The National Health Service Corps explains how vaccines work: they do not infect people with a disease – instead they trigger the immune system to recognize a disease so that if the person ever comes in contact with it in the future, the immune system will recognize the disease and produce the antibodies needed to destroy it. The medical community is in consensus for vaccination: do it.

There is no correlation between vaccines causing autism. This was shown in a study done by the Autism Science Foundation, and autism symptoms occur even before the vaccination age. Similarly, people claiming that they only go in public when they are completely healthy should know that they could still have a disease and not show symptoms.

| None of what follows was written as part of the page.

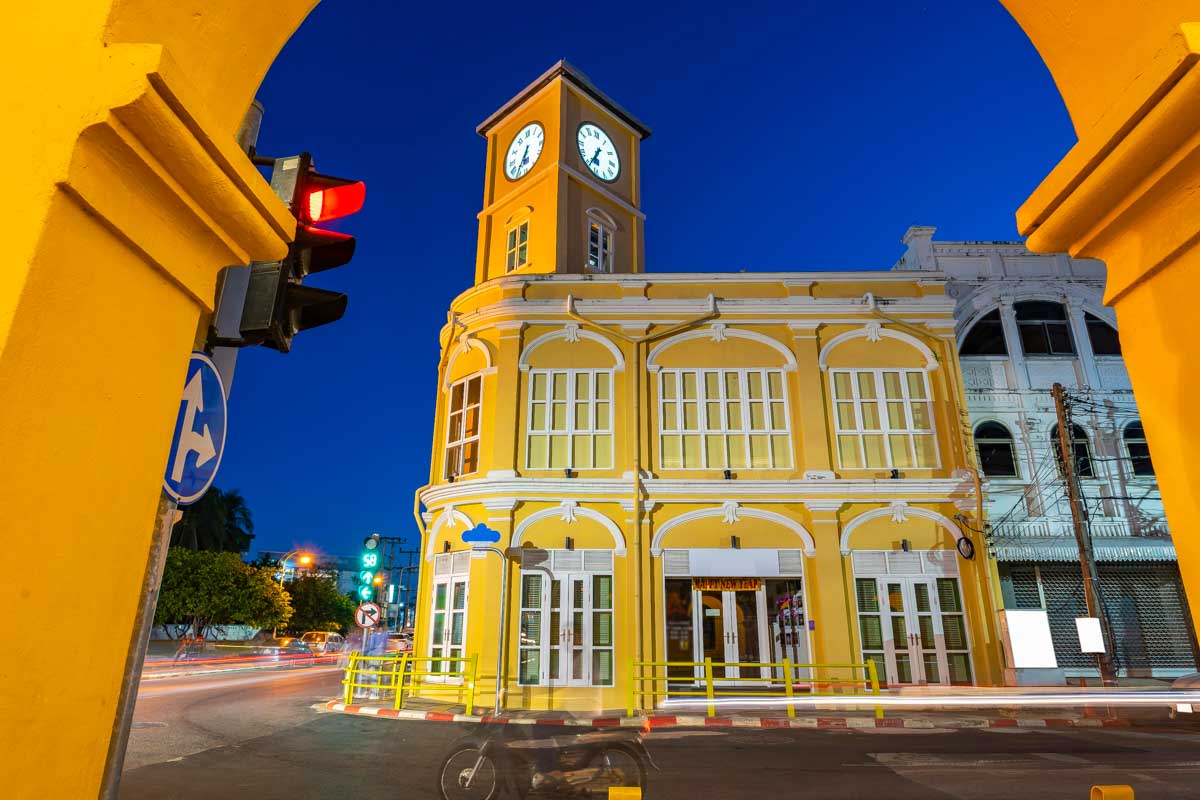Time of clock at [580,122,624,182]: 6:34
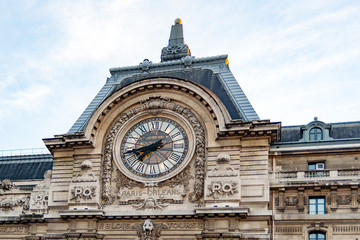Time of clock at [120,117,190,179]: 7:42
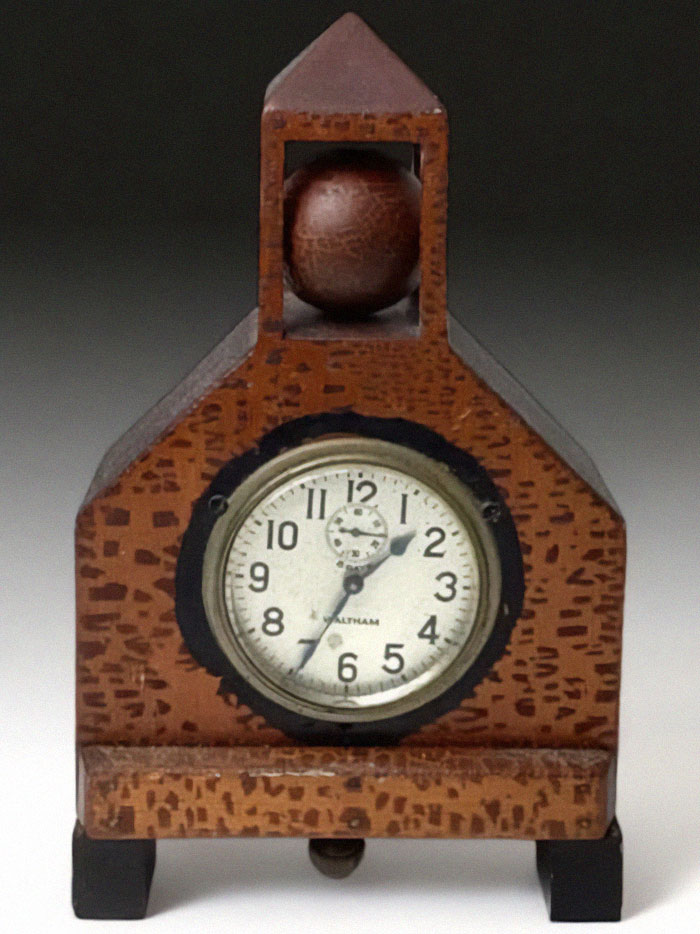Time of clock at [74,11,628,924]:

For measles, symptoms appear 10-14 days after being exposed to it. Someone could be spreading the disease and not even know they have it.

David Katz, from the Yale School of Public Health, said, “It makes no more sense to rant against vaccines because you heard of someone who might have had an adverse reaction than to stop walking because you heard about a pedestrian struck by a car.” Vaccines work, and CDC studies have proven that it does: Hepatitis A has had a 98 percent decrease since the invention of the vaccine, and Hepatitis B, 78 percent. Polio is the classic example for the success of vaccines with a greater than 99 percent decrease in cases.

The United States has the luxury of having an advanced medical system, and it is to our benefit to take advantage of it. Even if the minuscule chance of getting sick due to a vaccine occurs, it is much better than developing a dangerous disease that has the chance to be caught. While the cost of vaccines are affordable, the costs of picking up a dangerous disease are deadly.